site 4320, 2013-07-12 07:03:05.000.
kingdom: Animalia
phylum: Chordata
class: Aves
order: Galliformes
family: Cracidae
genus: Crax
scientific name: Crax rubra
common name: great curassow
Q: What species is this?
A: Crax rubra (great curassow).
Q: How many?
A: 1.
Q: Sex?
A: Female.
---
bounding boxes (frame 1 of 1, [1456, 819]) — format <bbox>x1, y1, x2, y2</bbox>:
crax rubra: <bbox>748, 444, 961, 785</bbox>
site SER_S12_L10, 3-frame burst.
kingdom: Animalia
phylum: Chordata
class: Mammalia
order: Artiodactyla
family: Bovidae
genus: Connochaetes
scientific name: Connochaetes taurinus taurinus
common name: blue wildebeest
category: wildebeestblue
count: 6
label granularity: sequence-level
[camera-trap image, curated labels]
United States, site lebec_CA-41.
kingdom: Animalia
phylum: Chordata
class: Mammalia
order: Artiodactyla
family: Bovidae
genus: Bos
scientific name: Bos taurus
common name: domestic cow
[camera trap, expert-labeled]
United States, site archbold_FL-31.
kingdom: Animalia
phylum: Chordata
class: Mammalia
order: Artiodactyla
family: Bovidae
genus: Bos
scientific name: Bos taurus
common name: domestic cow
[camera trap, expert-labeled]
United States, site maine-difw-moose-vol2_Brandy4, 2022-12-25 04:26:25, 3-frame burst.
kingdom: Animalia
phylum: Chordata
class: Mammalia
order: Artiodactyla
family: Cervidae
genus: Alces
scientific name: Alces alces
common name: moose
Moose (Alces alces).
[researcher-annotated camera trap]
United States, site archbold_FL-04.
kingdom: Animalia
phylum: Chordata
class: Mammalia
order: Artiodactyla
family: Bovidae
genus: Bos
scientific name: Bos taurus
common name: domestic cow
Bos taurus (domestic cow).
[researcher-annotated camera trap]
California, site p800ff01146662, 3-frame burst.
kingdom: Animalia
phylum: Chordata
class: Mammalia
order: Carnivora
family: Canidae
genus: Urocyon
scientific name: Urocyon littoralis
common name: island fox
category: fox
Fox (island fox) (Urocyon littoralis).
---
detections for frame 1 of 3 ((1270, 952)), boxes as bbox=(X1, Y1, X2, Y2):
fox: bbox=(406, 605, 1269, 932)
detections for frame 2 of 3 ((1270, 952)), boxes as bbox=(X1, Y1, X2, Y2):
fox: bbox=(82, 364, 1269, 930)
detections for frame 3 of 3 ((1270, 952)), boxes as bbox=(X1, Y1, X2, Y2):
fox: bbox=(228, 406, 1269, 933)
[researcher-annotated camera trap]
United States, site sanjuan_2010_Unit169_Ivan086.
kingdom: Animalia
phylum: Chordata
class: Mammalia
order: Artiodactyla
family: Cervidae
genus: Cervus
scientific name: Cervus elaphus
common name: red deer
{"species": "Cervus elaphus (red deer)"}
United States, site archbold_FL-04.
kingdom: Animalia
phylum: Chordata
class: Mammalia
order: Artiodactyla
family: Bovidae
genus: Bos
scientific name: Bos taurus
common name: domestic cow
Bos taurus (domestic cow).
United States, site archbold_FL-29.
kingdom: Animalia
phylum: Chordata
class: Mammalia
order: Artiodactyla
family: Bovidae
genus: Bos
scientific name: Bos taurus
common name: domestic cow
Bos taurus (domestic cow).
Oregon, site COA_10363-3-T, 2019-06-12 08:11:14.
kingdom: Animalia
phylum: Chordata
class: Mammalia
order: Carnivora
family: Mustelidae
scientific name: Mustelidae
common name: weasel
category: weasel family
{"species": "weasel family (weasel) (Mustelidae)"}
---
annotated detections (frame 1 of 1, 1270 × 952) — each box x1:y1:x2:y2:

------------------------------------

§ **Task description**
An exact copy of all the records is what is needed here.

§ **Task result**
site 4320, 2013-07-12 07:03:05.000.
kingdom: Animalia
phylum: Chordata
class: Aves
order: Galliformes
family: Cracidae
genus: Crax
scientific name: Crax rubra
common name: great curassow
Q: What species is this?
A: Crax rubra (great curassow).
Q: How many?
A: 1.
Q: Sex?
A: Female.
---
bounding boxes (frame 1 of 1, [1456, 819]) — format <bbox>x1, y1, x2, y2</bbox>:
crax rubra: <bbox>748, 444, 961, 785</bbox>
site SER_S12_L10, 3-frame burst.
kingdom: Animalia
phylum: Chordata
class: Mammalia
order: Artiodactyla
family: Bovidae
genus: Connochaetes
scientific name: Connochaetes taurinus taurinus
common name: blue wildebeest
category: wildebeestblue
count: 6
label granularity: sequence-level
[camera-trap image, curated labels]
United States, site lebec_CA-41.
kingdom: Animalia
phylum: Chordata
class: Mammalia
order: Artiodactyla
family: Bovidae
genus: Bos
scientific name: Bos taurus
common name: domestic cow
[camera trap, expert-labeled]
United States, site archbold_FL-31.
kingdom: Animalia
phylum: Chordata
class: Mammalia
order: Artiodactyla
family: Bovidae
genus: Bos
scientific name: Bos taurus
common name: domestic cow
[camera trap, expert-labeled]
United States, site maine-difw-moose-vol2_Brandy4, 2022-12-25 04:26:25, 3-frame burst.
kingdom: Animalia
phylum: Chordata
class: Mammalia
order: Artiodactyla
family: Cervidae
genus: Alces
scientific name: Alces alces
common name: moose
Moose (Alces alces).
[researcher-annotated camera trap]
United States, site archbold_FL-04.
kingdom: Animalia
phylum: Chordata
class: Mammalia
order: Artiodactyla
family: Bovidae
genus: Bos
scientific name: Bos taurus
common name: domestic cow
Bos taurus (domestic cow).
[researcher-annotated camera trap]
California, site p800ff01146662, 3-frame burst.
kingdom: Animalia
phylum: Chordata
class: Mammalia
order: Carnivora
family: Canidae
genus: Urocyon
scientific name: Urocyon littoralis
common name: island fox
category: fox
Fox (island fox) (Urocyon littoralis).
---
detections for frame 1 of 3 ((1270, 952)), boxes as bbox=(X1, Y1, X2, Y2):
fox: bbox=(406, 605, 1269, 932)
detections for frame 2 of 3 ((1270, 952)), boxes as bbox=(X1, Y1, X2, Y2):
fox: bbox=(82, 364, 1269, 930)
detections for frame 3 of 3 ((1270, 952)), boxes as bbox=(X1, Y1, X2, Y2):
fox: bbox=(228, 406, 1269, 933)
[researcher-annotated camera trap]
United States, site sanjuan_2010_Unit169_Ivan086.
kingdom: Animalia
phylum: Chordata
class: Mammalia
order: Artiodactyla
family: Cervidae
genus: Cervus
scientific name: Cervus elaphus
common name: red deer
{"species": "Cervus elaphus (red deer)"}
United States, site archbold_FL-04.
kingdom: Animalia
phylum: Chordata
class: Mammalia
order: Artiodactyla
family: Bovidae
genus: Bos
scientific name: Bos taurus
common name: domestic cow
Bos taurus (domestic cow).
United States, site archbold_FL-29.
kingdom: Animalia
phylum: Chordata
class: Mammalia
order: Artiodactyla
family: Bovidae
genus: Bos
scientific name: Bos taurus
common name: domestic cow
Bos taurus (domestic cow).
Oregon, site COA_10363-3-T, 2019-06-12 08:11:14.
kingdom: Animalia
phylum: Chordata
class: Mammalia
order: Carnivora
family: Mustelidae
scientific name: Mustelidae
common name: weasel
category: weasel family
{"species": "weasel family (weasel) (Mustelidae)"}
---
annotated detections (frame 1 of 1, 1270 × 952) — each box x1:y1:x2:y2:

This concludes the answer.